Unity should clean those out over time by itself though.

I was attempting to create a scene loading system with Addressables, and noticed my gpu memory consumption kept going up. I started profiling and discovered that Unity was not releasing texture and mesh resources from gpu memory, even if everything was completely unloaded. What's worse was that newly loaded textures and meshes would add to the memory consumption, effectively causing a leak. Only solution was to call Resources.UnloadUnusedAssets() after each unload. In fact, that's why I decided to grab SECTR. That and the general state of Addressables atm 🙂

But this claim made me revisit my test project and loop Addressables.Load/UnloadSceneAsync() for as long as it would take to trigger such a clean up. Well I kept it running until it consumed all my gpu memory, no cleanups along the way.

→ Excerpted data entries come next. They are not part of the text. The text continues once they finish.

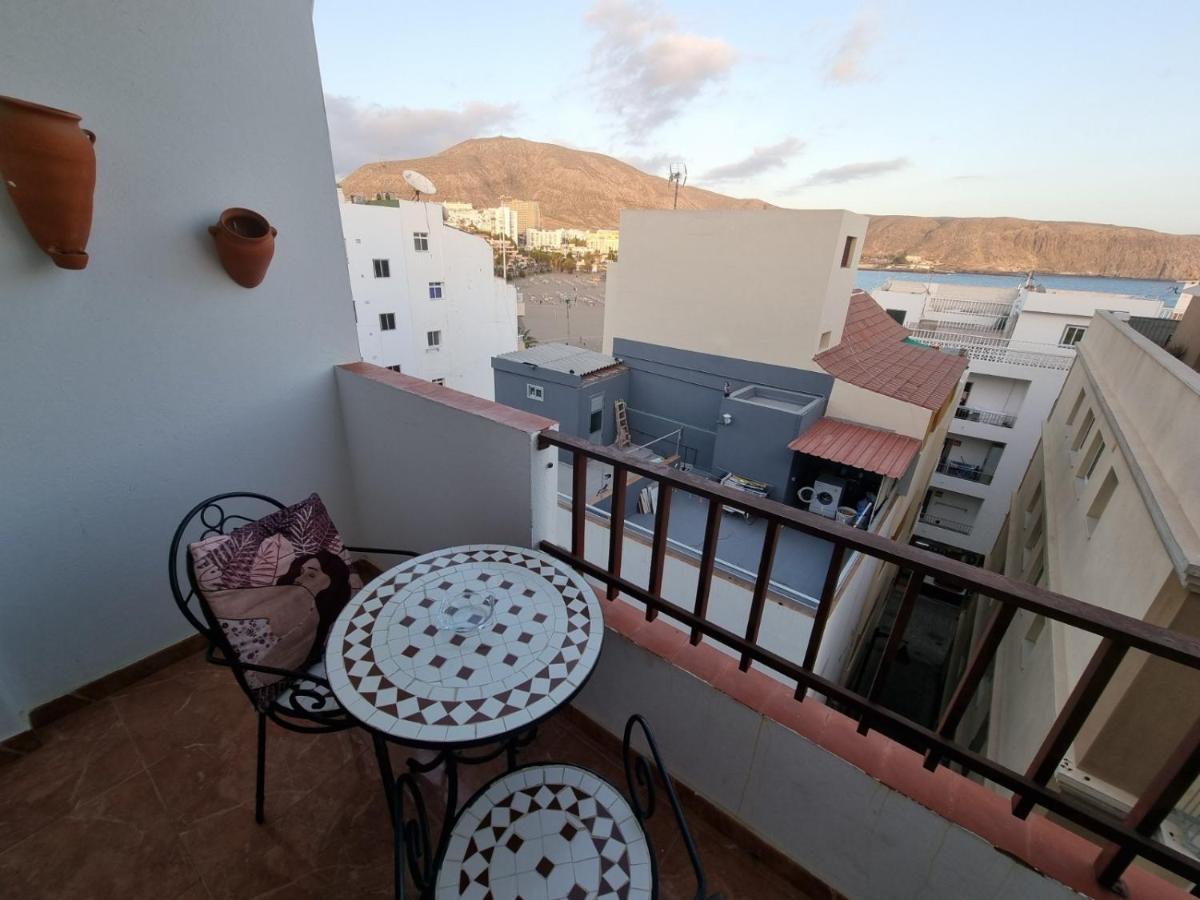 Tenerife Island Oasis Apartment Los Cristianos  Eksteriør billede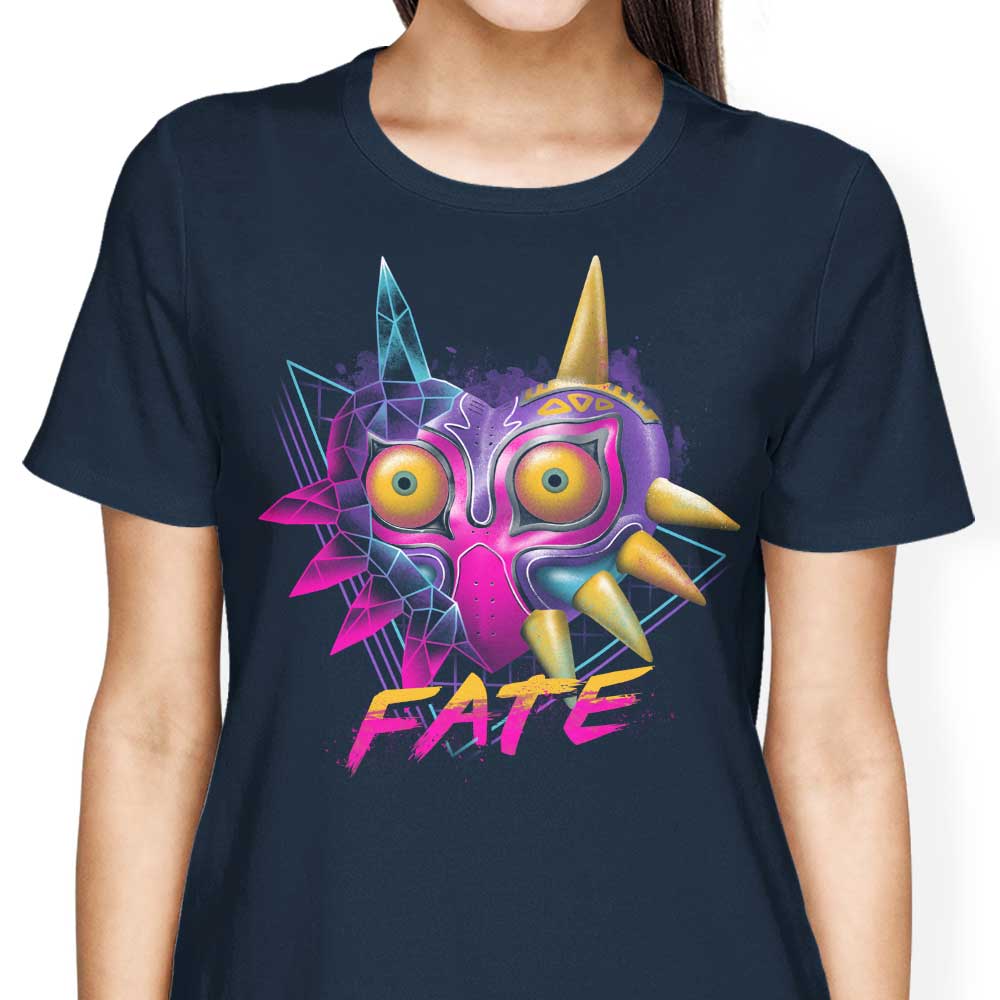 Rad Fate - Women's Apparel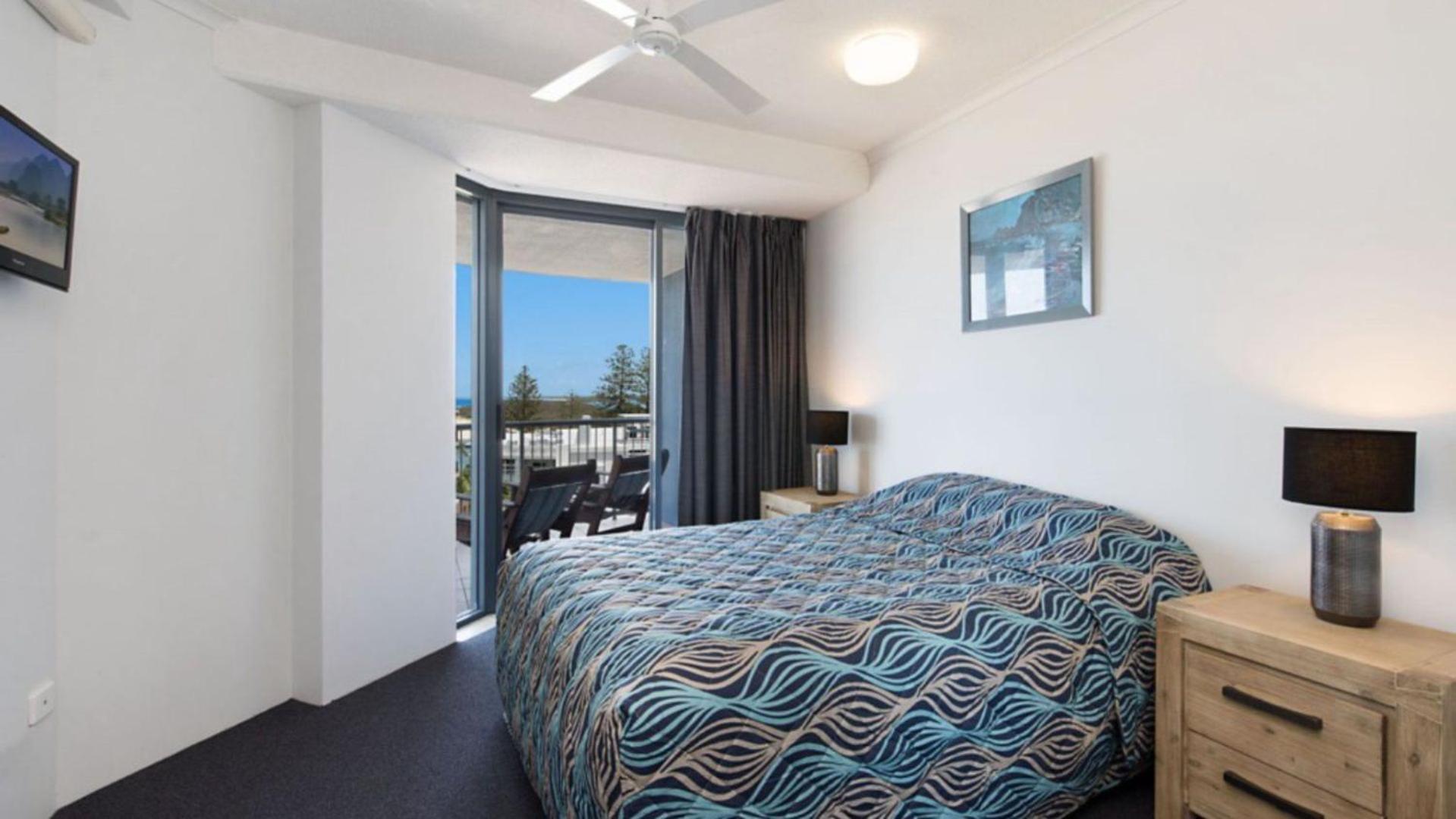 Centrepoint Unit 27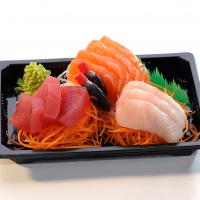 Assorted Sashimi A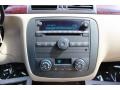 Cocoa/Shale Controls Photo for 2007 Buick Lucerne #78803042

Then I put Peters theory to the test, and made a similar test in our game, using a fairly populated chunk. I commentedout Resources.UnloadUnusedAssets() in SECTR_chunk.cs#460 and made a script to loop chunk.AddReference / chunk.RemoveReference. After letting it run for a while, my gpu memory was almost entirely consumed:

image.png.2550610c8980ba57457aa64c51bb99c5.png

Same as with Addressables. I can only conclude that you _have_ to use Resources.UnloadUnuseAssets() to avoid memory leaks in such scenarios. Of course - I would love to wrong about this.

Personally I dont feel like UnloadUnuseAssets() causes that much of a hitch, as long as you keeps your chunks layered and sensible and spread out the loading/unloading as much as possible.